As you can imagine, the pandemic heavily influenced the game’s production, not only from a financial point of view. It involved a lot of mental distress, but it also gave us more strength and resolution to make this dream come true!

We collected all of our life’s experiences and knowledge and kept this project alive.

Finding a publisher and looking into the future

Surprisingly, Ravenage appeared in our lives right before the game’s production was completed and we were about to begin its quality assurance. Having a publisher was a lifesaver, as their experience did improve the game’s quality and market presence on Steam. For indie developers like us, this was the last piece needed in order to complete the project, and we’re very grateful for their constant help!

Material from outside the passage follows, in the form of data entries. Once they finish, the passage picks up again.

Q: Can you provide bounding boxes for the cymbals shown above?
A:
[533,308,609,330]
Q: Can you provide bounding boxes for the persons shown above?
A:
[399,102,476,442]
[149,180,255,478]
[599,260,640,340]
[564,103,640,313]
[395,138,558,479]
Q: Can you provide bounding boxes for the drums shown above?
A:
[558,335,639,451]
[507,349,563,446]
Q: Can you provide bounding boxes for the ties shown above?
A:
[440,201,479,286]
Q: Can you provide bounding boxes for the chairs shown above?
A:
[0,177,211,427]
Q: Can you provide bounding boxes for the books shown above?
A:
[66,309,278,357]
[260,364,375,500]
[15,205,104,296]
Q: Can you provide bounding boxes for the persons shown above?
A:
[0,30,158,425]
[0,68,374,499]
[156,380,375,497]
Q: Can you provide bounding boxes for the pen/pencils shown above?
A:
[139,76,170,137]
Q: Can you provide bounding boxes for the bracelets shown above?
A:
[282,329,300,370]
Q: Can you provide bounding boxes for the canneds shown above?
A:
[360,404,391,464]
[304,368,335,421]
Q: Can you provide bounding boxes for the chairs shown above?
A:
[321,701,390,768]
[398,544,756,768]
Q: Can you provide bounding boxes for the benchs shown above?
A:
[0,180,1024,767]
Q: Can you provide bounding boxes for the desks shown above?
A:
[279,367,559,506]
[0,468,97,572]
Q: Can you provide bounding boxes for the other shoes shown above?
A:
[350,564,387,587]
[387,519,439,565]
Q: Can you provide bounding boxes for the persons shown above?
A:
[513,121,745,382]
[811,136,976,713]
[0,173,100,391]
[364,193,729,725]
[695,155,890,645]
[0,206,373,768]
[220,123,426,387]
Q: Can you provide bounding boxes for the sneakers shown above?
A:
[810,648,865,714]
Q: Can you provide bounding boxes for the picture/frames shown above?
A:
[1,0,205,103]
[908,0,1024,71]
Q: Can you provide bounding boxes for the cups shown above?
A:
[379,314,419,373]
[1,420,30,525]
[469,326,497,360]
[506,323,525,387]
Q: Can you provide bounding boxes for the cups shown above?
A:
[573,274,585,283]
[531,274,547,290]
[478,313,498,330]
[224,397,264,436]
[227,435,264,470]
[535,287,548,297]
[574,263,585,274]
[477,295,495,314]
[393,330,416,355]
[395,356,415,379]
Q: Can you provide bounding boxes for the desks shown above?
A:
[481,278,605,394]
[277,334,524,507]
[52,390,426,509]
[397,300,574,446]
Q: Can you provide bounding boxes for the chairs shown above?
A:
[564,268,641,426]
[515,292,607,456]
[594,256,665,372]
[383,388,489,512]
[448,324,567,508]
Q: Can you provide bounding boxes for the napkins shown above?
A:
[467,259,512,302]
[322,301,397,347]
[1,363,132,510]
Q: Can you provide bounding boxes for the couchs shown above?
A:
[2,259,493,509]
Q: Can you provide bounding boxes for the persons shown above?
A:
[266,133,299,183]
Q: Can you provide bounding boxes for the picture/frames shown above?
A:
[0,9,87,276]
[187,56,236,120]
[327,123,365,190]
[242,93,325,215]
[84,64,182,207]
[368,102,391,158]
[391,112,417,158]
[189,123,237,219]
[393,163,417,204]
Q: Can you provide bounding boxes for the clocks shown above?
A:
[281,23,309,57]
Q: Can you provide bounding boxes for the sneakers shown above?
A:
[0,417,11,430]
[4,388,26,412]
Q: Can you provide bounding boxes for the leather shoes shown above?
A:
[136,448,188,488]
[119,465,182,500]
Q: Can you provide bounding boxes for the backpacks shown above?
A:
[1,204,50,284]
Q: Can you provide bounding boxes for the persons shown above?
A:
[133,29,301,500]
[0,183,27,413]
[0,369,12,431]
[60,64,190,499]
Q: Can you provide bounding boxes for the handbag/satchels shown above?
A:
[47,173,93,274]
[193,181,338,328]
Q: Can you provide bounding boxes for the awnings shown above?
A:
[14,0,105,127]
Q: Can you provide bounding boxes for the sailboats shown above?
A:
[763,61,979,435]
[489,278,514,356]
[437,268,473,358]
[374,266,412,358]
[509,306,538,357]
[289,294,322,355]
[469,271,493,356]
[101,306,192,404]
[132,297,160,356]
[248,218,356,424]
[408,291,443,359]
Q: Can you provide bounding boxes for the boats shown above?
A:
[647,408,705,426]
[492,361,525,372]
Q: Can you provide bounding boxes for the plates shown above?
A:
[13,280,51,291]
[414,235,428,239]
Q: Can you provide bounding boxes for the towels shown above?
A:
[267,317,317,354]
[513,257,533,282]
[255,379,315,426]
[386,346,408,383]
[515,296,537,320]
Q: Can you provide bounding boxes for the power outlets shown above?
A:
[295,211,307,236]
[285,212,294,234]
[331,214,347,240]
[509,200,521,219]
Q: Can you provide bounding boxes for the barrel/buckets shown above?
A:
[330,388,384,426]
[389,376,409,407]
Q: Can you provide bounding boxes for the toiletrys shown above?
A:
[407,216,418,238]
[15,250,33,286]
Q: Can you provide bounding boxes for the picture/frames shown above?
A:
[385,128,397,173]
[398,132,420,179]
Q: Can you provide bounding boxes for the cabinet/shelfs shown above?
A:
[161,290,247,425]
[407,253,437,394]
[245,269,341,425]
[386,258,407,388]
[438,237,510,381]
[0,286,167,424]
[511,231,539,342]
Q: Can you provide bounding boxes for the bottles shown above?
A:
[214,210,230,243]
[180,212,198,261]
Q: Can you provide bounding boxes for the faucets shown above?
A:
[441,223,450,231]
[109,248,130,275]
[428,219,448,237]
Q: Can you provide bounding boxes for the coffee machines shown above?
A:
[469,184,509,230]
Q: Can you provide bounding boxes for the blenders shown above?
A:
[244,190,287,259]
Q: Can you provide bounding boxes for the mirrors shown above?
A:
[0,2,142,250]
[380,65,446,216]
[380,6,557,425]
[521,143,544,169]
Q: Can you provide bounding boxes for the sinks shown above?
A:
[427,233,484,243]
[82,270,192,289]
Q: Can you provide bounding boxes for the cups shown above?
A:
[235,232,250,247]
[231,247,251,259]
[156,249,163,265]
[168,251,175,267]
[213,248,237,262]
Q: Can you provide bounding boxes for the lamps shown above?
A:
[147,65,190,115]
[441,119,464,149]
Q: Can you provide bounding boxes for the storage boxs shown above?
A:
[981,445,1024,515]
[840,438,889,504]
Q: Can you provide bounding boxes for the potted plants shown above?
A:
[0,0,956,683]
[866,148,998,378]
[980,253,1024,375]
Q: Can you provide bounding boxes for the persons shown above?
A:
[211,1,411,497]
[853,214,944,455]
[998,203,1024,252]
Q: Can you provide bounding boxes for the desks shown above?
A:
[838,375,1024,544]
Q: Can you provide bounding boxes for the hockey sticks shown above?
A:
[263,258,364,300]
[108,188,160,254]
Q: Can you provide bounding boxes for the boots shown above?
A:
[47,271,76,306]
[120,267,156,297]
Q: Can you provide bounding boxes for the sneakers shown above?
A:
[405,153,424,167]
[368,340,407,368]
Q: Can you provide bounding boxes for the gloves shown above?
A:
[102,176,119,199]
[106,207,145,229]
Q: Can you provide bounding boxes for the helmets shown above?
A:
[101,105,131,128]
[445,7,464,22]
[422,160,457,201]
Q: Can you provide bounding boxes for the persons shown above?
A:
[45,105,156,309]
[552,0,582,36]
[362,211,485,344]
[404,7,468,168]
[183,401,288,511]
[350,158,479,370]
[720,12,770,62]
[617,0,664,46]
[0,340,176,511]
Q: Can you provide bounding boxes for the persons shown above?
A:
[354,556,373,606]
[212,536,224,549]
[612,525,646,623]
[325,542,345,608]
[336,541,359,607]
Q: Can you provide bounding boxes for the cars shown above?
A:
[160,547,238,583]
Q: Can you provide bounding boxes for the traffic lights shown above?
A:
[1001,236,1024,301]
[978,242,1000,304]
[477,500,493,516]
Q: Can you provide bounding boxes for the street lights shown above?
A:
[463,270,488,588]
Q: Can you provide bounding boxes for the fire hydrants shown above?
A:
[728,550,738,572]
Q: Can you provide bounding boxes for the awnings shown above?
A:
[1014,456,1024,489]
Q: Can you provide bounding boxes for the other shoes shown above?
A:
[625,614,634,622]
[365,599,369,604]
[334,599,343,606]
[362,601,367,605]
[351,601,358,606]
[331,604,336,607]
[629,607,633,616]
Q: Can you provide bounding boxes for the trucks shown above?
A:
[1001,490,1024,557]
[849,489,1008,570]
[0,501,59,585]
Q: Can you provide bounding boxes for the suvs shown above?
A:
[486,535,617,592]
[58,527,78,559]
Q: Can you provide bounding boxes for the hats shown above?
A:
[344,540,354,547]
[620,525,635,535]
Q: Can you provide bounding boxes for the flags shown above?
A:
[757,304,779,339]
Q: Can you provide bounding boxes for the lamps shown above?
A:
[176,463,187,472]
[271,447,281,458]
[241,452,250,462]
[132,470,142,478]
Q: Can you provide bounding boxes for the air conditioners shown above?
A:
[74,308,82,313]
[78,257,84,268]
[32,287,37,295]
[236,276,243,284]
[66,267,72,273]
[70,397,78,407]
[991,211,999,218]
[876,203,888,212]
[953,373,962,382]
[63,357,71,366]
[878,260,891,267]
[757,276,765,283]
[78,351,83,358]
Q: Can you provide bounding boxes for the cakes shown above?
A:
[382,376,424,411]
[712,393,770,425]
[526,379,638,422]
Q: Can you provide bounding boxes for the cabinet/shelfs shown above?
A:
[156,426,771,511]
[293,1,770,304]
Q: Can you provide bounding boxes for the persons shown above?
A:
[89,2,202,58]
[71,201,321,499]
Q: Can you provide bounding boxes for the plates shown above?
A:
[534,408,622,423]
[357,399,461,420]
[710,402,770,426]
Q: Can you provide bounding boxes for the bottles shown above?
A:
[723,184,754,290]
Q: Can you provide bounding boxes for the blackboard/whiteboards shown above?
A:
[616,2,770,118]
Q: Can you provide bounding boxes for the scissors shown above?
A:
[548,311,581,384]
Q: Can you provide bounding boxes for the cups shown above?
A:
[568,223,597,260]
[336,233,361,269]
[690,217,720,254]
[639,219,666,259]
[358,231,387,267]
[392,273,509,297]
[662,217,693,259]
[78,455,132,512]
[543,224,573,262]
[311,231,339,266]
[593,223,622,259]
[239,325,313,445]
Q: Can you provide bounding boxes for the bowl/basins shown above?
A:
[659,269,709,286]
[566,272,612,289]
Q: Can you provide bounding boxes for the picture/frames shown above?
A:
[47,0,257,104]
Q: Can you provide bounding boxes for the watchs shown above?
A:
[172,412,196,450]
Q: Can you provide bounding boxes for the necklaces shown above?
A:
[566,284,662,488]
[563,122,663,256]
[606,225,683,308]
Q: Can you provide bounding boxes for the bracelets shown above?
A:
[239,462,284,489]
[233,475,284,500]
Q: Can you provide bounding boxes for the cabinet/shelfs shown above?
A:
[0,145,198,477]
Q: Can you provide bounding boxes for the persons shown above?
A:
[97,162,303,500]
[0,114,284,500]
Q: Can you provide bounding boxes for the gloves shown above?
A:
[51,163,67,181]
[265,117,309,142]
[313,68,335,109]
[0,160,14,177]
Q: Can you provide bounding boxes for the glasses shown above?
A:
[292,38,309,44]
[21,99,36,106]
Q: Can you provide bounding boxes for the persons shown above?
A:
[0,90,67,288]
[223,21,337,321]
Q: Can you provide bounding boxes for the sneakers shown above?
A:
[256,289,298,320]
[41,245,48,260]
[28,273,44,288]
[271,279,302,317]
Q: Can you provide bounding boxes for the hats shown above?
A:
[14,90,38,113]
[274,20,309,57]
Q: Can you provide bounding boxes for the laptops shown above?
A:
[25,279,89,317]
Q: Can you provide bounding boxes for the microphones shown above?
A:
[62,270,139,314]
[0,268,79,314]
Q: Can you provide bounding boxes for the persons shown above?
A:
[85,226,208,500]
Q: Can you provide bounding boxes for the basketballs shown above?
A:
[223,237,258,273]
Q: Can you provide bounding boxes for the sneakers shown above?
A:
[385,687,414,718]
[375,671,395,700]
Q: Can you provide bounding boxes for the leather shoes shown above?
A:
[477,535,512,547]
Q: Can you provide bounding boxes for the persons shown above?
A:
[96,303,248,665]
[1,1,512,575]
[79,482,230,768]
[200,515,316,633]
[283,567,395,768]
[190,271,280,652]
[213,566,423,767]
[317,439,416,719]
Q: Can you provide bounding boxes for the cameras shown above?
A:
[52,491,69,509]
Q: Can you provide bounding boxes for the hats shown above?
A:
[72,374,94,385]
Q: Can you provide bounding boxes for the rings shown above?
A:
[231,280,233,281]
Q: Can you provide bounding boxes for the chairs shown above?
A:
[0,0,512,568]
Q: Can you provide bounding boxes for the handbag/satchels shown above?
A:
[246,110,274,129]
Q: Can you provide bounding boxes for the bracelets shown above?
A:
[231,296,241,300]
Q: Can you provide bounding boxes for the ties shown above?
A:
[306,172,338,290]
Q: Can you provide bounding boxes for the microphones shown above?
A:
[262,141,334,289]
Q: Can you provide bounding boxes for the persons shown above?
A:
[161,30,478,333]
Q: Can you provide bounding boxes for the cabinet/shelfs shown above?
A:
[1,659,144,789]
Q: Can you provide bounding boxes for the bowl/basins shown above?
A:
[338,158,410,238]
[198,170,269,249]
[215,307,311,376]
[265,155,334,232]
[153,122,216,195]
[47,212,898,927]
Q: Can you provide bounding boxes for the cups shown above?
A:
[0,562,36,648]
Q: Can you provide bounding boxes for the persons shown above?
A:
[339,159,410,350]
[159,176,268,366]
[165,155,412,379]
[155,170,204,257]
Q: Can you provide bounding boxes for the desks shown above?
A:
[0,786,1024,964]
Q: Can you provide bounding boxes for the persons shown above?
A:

Working under the publisher also lets us understand players needs more in depth and value their time and investment in our project. Constant improvement is something we focus on every day.

Although Frail Hearts was conceived as a stand-alone story, its structure does allow us to expand it as we wish.

Alongside the game’s soundtrack, we produced an artbook and a strategy guide as DLCs. They are intended not only for the game’s completion, but also for a side-project inspired by… well… that’s a secret for now!

We intend to make good use of the feedback we’ll receive after the release and schedule as many improvements as possible. One of our top priorities is to translate the game — right now, it is in English and Italian only — into many other languages.

So FH’s life is only beginning, and much more content will come in the future, not only in the form of video games, but in other media as well.